··· Data for processing
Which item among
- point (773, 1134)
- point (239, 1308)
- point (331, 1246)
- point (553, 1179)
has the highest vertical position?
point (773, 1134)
······
··· Data for processing
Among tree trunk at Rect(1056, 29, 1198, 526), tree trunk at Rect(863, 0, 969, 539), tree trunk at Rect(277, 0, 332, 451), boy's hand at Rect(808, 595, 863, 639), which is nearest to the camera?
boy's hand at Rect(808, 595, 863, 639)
······
Objective
Return, unchanged, every line above that contains the word "point". Case counts.

Finished answer
- point (773, 1134)
- point (239, 1308)
- point (331, 1246)
- point (553, 1179)
point (773, 1134)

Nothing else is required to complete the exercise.